Still, we are artists. It is within our very nature to express, interpret and yes, share our feelings and experiences. Not just for the sake of ourselves or our careers, but in service of giving a voice to those that seek but lack such means of expression. To provide a perspective that perhaps broadens one’s view, or consoles and commiserates in a very intimate way. A knowing wink that lets us know we’re not alone in this freewheeling freeform freeballing freefall called life.
My little boy, Miles, suddenly bounds into the room like a neighbor on a sitcom.
“Hi Dad!”
“Hi Bug!” I answer, not looking up from my laptop.
“Guess what I have?” he asks, brimming with that joyful exuberance that only a child can ceaselessly sustain.
“What?” I ask, though not quite at that same brimming point.
“A balloon!” he loudly proclaims as he stretches it outward with one hand, while he holds the other end behind his back. He lets it go with a loud thwack! As he does, it whips around at me and releases about 1.5 oz. of boy saliva directly into my face and neck.
“Ewgggh!” is all I can eek out of my restricted esophagus as I flail about like the drowning man I’ve certainly become.
“Blow it up!” he commands and offers the glistening red hunk of rubber to me.
“Gross!” I yell as I recoil in horror. “That thing’s nasty!”
“Blow it up, Dad!” he insists.
In one of my most Father-of-the-Year moments yet, I fight back my fears and my gag reflex and inflate the freshly moistened novelty to roughly the size of a cantaloupe. I pinch off the airflow at the neck and offer it back to him like a joint at Woodstock.
“No, no, no!” he admonishes. He points the nozzle towards his face. “Now let go!”
I do.
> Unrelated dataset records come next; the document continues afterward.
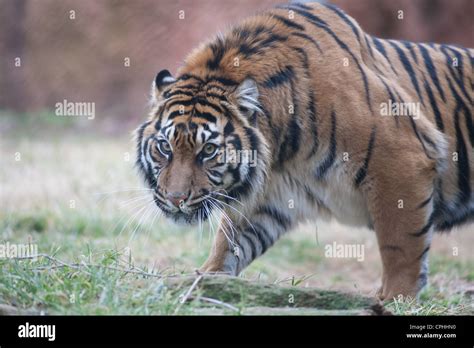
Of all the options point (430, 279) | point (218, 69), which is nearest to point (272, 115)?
point (218, 69)

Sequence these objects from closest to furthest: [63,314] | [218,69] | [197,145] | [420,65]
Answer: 1. [63,314]
2. [197,145]
3. [218,69]
4. [420,65]

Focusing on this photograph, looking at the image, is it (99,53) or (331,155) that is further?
(99,53)

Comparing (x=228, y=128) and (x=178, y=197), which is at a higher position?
(x=228, y=128)

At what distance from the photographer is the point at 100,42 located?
13008 millimetres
His hair abrupty blows back like Fabio’s on the cover of a cheap Harlequin Romance novel, his eyes go aflutter and his nose and forehead take on a glistening sheen.
“Yeah, Dad. Like that!” he shouts, grabbing for the balloon. “Now I’ll do it to you!” he says, wiping his face on his short sleeve and sounding like some kind of evil freakin’ dentist clown from my worst nightmares.
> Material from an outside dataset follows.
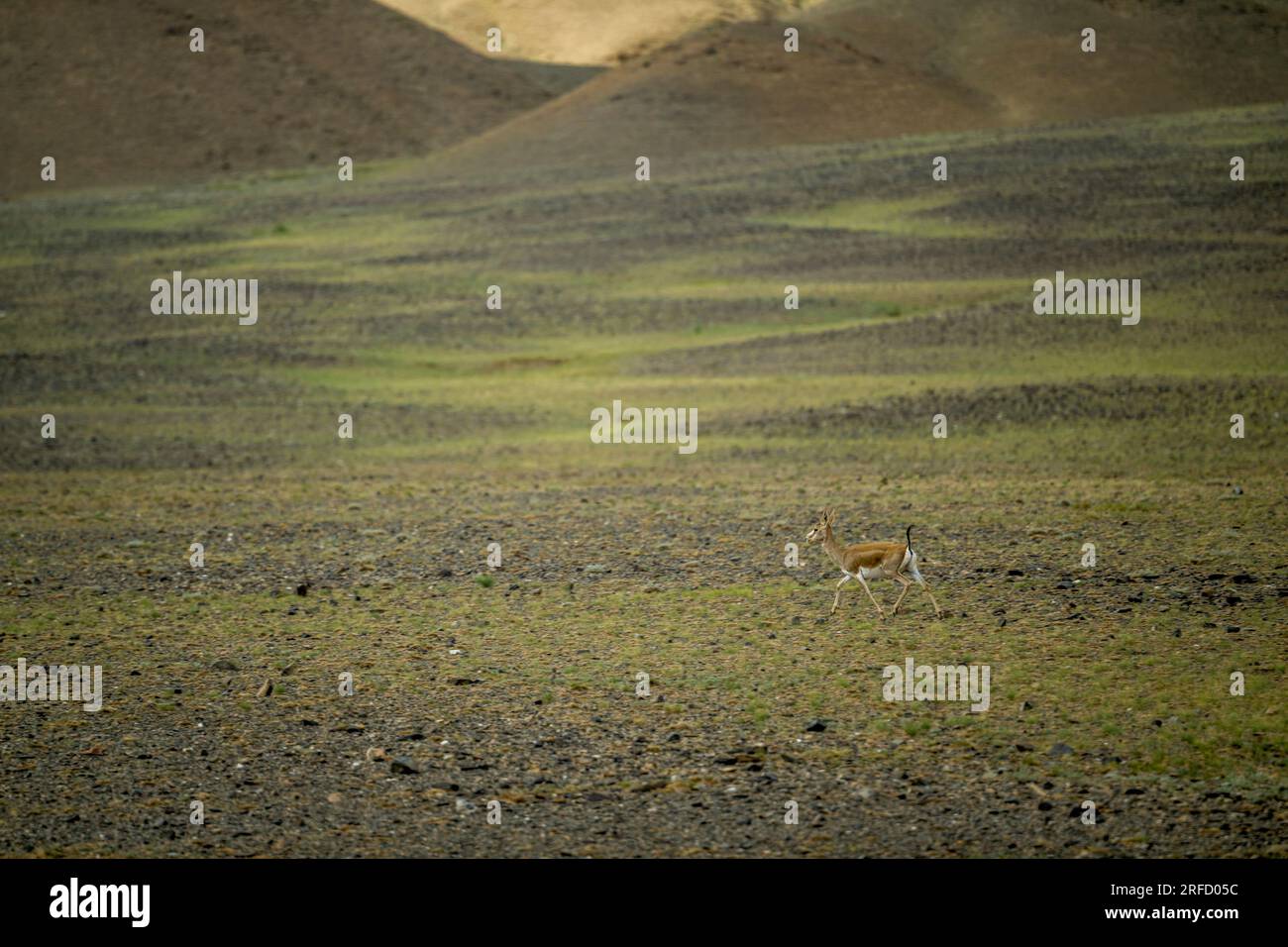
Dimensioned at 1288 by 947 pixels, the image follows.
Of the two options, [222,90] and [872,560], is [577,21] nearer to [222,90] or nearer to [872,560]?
[222,90]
“Nooo… we’re good, Bud.” I say with the same tone someone uses when they’ve stumbled upon a lion on the Serengeti, coolly circling face to face and desperately looking for an exit. “Daddy’s gotta work now.”
“Okay, Dad.” he concedes with a warm and all-too-brief hug before retreating to the TV and sofa.
Although Miles had jabbed a significant oar into my current river of thought, I found myself refreshed and reset in my both my attitude and approach upon my return to the task at hand and was able to finish this assignment.
Maybe the message here is to remain present and available to your inspirations, even if you can’t quite see them over the horizon. That all the chatter in the cosmos can be drowned out by simply tuning in and listening to the sweet songs sung by the blessings we’ve been bestowed.